Sabato scorso ne abbiamo parlato durante un dibattito svolto nel circolo fotografico Il Castello, a Taranto. Titolo dell’evento: “Decarbonizzazione? L’esempio svedese… e la realtà di Taranto”. È stato confronto serrato, aperto, franco.
Nel nord della Svezia sono in corso di realizzazione due progetti che segnano un profondo cambiamento nella produzione di acciaio.
Lo scorso settembre abbiamo visitato gli stabilimenti che non prevedono l’utilizzo di fonti fossili: SSAB (progetto Hybrit) sta riconvertendo, H2 Green Steel sta costruendo ex novo.
Si tratta di una svolta che presuppone possibilità, capacità e contesto particolari. Esempi che giungono dall’Europa e che, idealmente sovrapposti sulla realtà di Taranto, imponevano una seria riflessione sulla loro eventuale e concreta fattibilità locale.
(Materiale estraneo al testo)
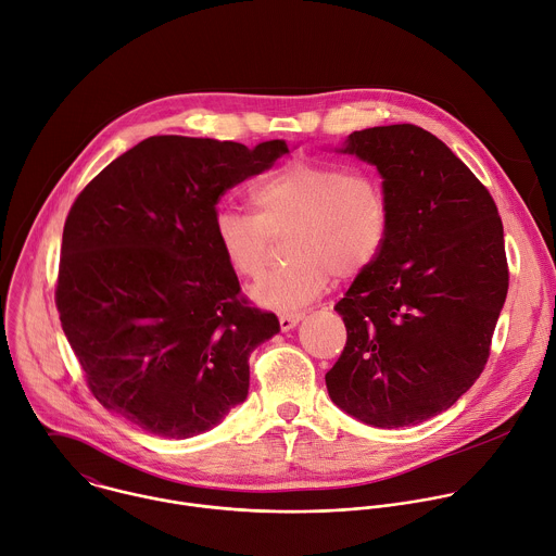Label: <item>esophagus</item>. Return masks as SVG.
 I'll use <instances>...</instances> for the list:
<instances>
[{
  "label": "esophagus",
  "mask_w": 556,
  "mask_h": 556,
  "mask_svg": "<svg viewBox=\"0 0 556 556\" xmlns=\"http://www.w3.org/2000/svg\"><path fill=\"white\" fill-rule=\"evenodd\" d=\"M303 316H305L303 312H286V314H281V316H279V327H281V331H288V329L296 327Z\"/></svg>",
  "instance_id": "34e87169"
}]
</instances>
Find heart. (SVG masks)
I'll return each instance as SVG.
<instances>
[{
	"label": "heart",
	"mask_w": 556,
	"mask_h": 556,
	"mask_svg": "<svg viewBox=\"0 0 556 556\" xmlns=\"http://www.w3.org/2000/svg\"><path fill=\"white\" fill-rule=\"evenodd\" d=\"M255 214L220 207L214 236L242 279H257L273 238L288 231V264L253 288L255 301L273 309H296L331 283L333 273L355 277L371 266L389 236L391 203L384 182L336 161L292 159L257 178L251 188Z\"/></svg>",
	"instance_id": "b5f03b06"
}]
</instances>
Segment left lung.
I'll return each mask as SVG.
<instances>
[{
    "label": "left lung",
    "mask_w": 556,
    "mask_h": 556,
    "mask_svg": "<svg viewBox=\"0 0 556 556\" xmlns=\"http://www.w3.org/2000/svg\"><path fill=\"white\" fill-rule=\"evenodd\" d=\"M342 152L378 167L391 223L378 260L333 307L346 344L327 391L362 424L417 426L484 371L508 290L502 220L473 172L419 126L355 130Z\"/></svg>",
    "instance_id": "left-lung-1"
}]
</instances>
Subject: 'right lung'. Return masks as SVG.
Wrapping results in <instances>:
<instances>
[{"instance_id":"1","label":"right lung","mask_w":556,"mask_h":556,"mask_svg":"<svg viewBox=\"0 0 556 556\" xmlns=\"http://www.w3.org/2000/svg\"><path fill=\"white\" fill-rule=\"evenodd\" d=\"M286 141L154 135L74 201L56 307L93 397L128 424L190 439L247 400L249 355L279 331L253 307L214 236L216 205Z\"/></svg>"}]
</instances>
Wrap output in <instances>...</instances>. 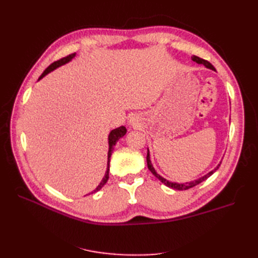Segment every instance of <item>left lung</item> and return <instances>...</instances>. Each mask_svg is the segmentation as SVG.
Here are the masks:
<instances>
[{"label":"left lung","instance_id":"1","mask_svg":"<svg viewBox=\"0 0 258 258\" xmlns=\"http://www.w3.org/2000/svg\"><path fill=\"white\" fill-rule=\"evenodd\" d=\"M192 60H194L195 62H197V63L205 64L207 68H209V69H211V70H214V71H215V68H214L212 64H211L209 61H207V60H205V59H202V58L197 57V56H194V57H192ZM146 161H147V167H148V169H150L151 172L153 173V175H155L156 177H157V178L159 179V181H160L161 183L165 184L166 186L170 187V188L176 189V190H185V189H189V188H191V187L196 186V185L200 184L201 182L206 181V179H207L208 177H210L211 175H212V174L215 172V171L218 169V167L221 166V165H218V167H217L216 169H214V170L211 171V172H209L207 175L200 177L199 179H197V181H194V182H190V183H185V184H177V183H171V182L167 181L166 178H163V177H161L159 174L156 173V171H155V169L153 168L152 163H151V160H150V153H148V152H147V156H146Z\"/></svg>","mask_w":258,"mask_h":258}]
</instances>
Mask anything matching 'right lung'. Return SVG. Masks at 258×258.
Here are the masks:
<instances>
[{"instance_id":"right-lung-1","label":"right lung","mask_w":258,"mask_h":258,"mask_svg":"<svg viewBox=\"0 0 258 258\" xmlns=\"http://www.w3.org/2000/svg\"><path fill=\"white\" fill-rule=\"evenodd\" d=\"M74 57H75V52H74V53H71V54H69V56H67V57H63V58H61V59H59V60H57V61L52 62V63L42 73V75L40 76V80L42 79V77H44L46 74L49 73L50 71H52V70H54V69L60 67V66H62V64L67 63V62H69L70 60H71V59L74 58ZM126 132H127V129H126V127H123V126H121V127H119V128H116V129H114V130L111 131L110 136H108V145H110V150H108V155H107V170H106V172H105V175H104L103 179H102V181H101V183L98 185L97 188H96L95 190H93L92 192H96V191L100 190V189L102 188V187L104 186V184L107 182V179H108V171H110V158H111V155H112V153H113L114 146H115L116 142L118 141V140H119L120 138H122L124 135H126ZM92 192H91V194H92Z\"/></svg>"}]
</instances>
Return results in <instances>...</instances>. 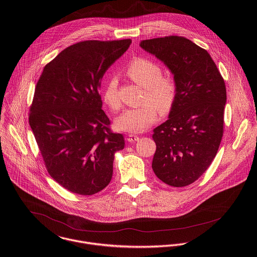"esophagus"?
<instances>
[{"label":"esophagus","mask_w":257,"mask_h":257,"mask_svg":"<svg viewBox=\"0 0 257 257\" xmlns=\"http://www.w3.org/2000/svg\"><path fill=\"white\" fill-rule=\"evenodd\" d=\"M139 136H137V135H134V134H129L128 135V137H127V141L129 142V143H134V142H137V141H139Z\"/></svg>","instance_id":"obj_1"}]
</instances>
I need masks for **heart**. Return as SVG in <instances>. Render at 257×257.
<instances>
[{
	"label": "heart",
	"mask_w": 257,
	"mask_h": 257,
	"mask_svg": "<svg viewBox=\"0 0 257 257\" xmlns=\"http://www.w3.org/2000/svg\"><path fill=\"white\" fill-rule=\"evenodd\" d=\"M125 72L135 83L145 89L144 102L146 104L126 109L116 119L115 125L121 131L143 132L157 120V108L162 114L171 111L177 98V84L172 77L163 76L159 64L143 57L132 60ZM117 86V79L111 77L107 80L102 91L103 102L113 111L121 107Z\"/></svg>",
	"instance_id": "1"
}]
</instances>
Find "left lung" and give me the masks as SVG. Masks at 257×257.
Here are the masks:
<instances>
[{
	"instance_id": "1",
	"label": "left lung",
	"mask_w": 257,
	"mask_h": 257,
	"mask_svg": "<svg viewBox=\"0 0 257 257\" xmlns=\"http://www.w3.org/2000/svg\"><path fill=\"white\" fill-rule=\"evenodd\" d=\"M140 47L170 69L178 90L168 120L154 129L152 168L165 184L185 187L205 173L217 153L226 102L224 80L208 52L186 38L145 40Z\"/></svg>"
}]
</instances>
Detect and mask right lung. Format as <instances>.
Here are the masks:
<instances>
[{
  "label": "right lung",
  "instance_id": "obj_1",
  "mask_svg": "<svg viewBox=\"0 0 257 257\" xmlns=\"http://www.w3.org/2000/svg\"><path fill=\"white\" fill-rule=\"evenodd\" d=\"M131 40L85 41L59 52L37 83L30 125L52 179L67 191L94 195L108 186L122 134L110 131L99 95L104 73Z\"/></svg>",
  "mask_w": 257,
  "mask_h": 257
}]
</instances>
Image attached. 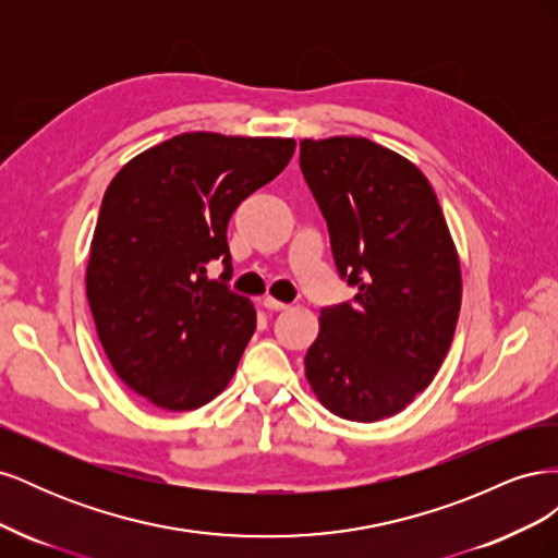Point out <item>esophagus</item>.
<instances>
[{
	"label": "esophagus",
	"mask_w": 558,
	"mask_h": 558,
	"mask_svg": "<svg viewBox=\"0 0 558 558\" xmlns=\"http://www.w3.org/2000/svg\"><path fill=\"white\" fill-rule=\"evenodd\" d=\"M263 305H265L269 312H283V310H289V305H286V302H279V300L269 298V295L263 300Z\"/></svg>",
	"instance_id": "esophagus-1"
}]
</instances>
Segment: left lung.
<instances>
[{
  "label": "left lung",
  "mask_w": 558,
  "mask_h": 558,
  "mask_svg": "<svg viewBox=\"0 0 558 558\" xmlns=\"http://www.w3.org/2000/svg\"><path fill=\"white\" fill-rule=\"evenodd\" d=\"M300 170L328 221L353 302L320 310L305 375L332 414L402 412L440 369L459 324L461 258L418 167L365 137L300 142Z\"/></svg>",
  "instance_id": "obj_1"
}]
</instances>
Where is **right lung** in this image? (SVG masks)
Segmentation results:
<instances>
[{
    "mask_svg": "<svg viewBox=\"0 0 558 558\" xmlns=\"http://www.w3.org/2000/svg\"><path fill=\"white\" fill-rule=\"evenodd\" d=\"M293 154L289 137L183 132L111 179L86 295L113 373L156 408L189 412L230 384L256 307L207 279V265L223 260L230 272V216Z\"/></svg>",
    "mask_w": 558,
    "mask_h": 558,
    "instance_id": "1",
    "label": "right lung"
}]
</instances>
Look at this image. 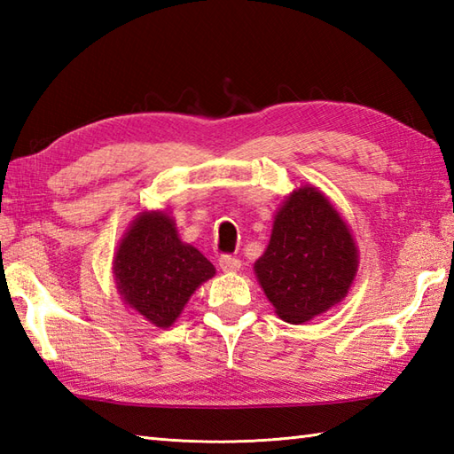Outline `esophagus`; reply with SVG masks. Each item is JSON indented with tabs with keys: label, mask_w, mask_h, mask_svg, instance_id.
<instances>
[{
	"label": "esophagus",
	"mask_w": 454,
	"mask_h": 454,
	"mask_svg": "<svg viewBox=\"0 0 454 454\" xmlns=\"http://www.w3.org/2000/svg\"><path fill=\"white\" fill-rule=\"evenodd\" d=\"M218 265H220L222 271H226V273H234V271H238L239 265H242V262H239V259H238V257H234V255H220V259H218Z\"/></svg>",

Analisi e dati alla mano ne abbiamo parlato diffusamente partendo dalla relazione dell’ingegnere ambientale Bartolomeo Lucarelli, anch’egli lo scorso settembre a confronto con i tecnici svedesi.
Ne è emersa una sintesi a tutti apparsa oggettiva, accompagnata da una serie di proposte da valutare e pianificare sul territorio ionico in termini di innovazione, diversificazione e concreta riconversione. L’impossibilità di replicare a Taranto il modello svedese di produzione di acciaio, in larga scala, utilizzando l’idrogeno, deriva dalla mancanza di fonti rinnovabili a sufficienza (aree limitate per gli impianti fotovoltaici ed eolici) fermo restando, inoltre, la disponibilità (tutta da valutare!) di acque sufficienti ad estrarre idrogeno.
Si dovrebbero avere a disposizione, ad esempio, circa 10 litri d’acqua per estrarre 1 kg di idrogeno. Inoltre, le attuali superfici disponibili consentirebbero di installare fonti rinnovabili sufficienti appena per il 5% della produzione degli impianti svedesi. Insomma, inutile girarci attorno. Ciò che si va realizzando in Svezia, a Taranto è impraticabile (alleghiamo slide esaustive ricche di analisi e dati).
E se da un lato la chiusura dello stabilimento Ilva di Taranto resta la vera strada per la salvezza del territorio e la tutela della Salute di operai e cittadini dell’intera provincia (non solo del capoluogo), dall’altro l’esigenza di puntare su piani alternativi di riconversione – alcuni dei quali già in campo, come le proposte TRI.0 e l’Hydrogen Park – si fa pressante e interroga tutti gli attori politici e istituzionali che ad oggi si rincorrono tra slogan e flash d’agenzia fini a se stessi.
A Taranto il dramma ambientale c’era, c’è e resterà gravemente irrisolto se Amministrazioni e Governo continueranno, ognuno a proprio modo, a dare contenuto vacuo ad un progetto vano chiamato “decarbonizzazione”. Io non mollo e da ecologista verde motiverò in tutte le sedi l’esigenza di chiudere il mostro d’acciaio. Indietro non si torna! Ringrazio intanto tutti i partecipanti all’incontro di sabato scorso per il contributo e per gli spunti offerti ad una questione che certo non si esaurisce oggi. Anzi… la battaglia per liberare Taranto continua!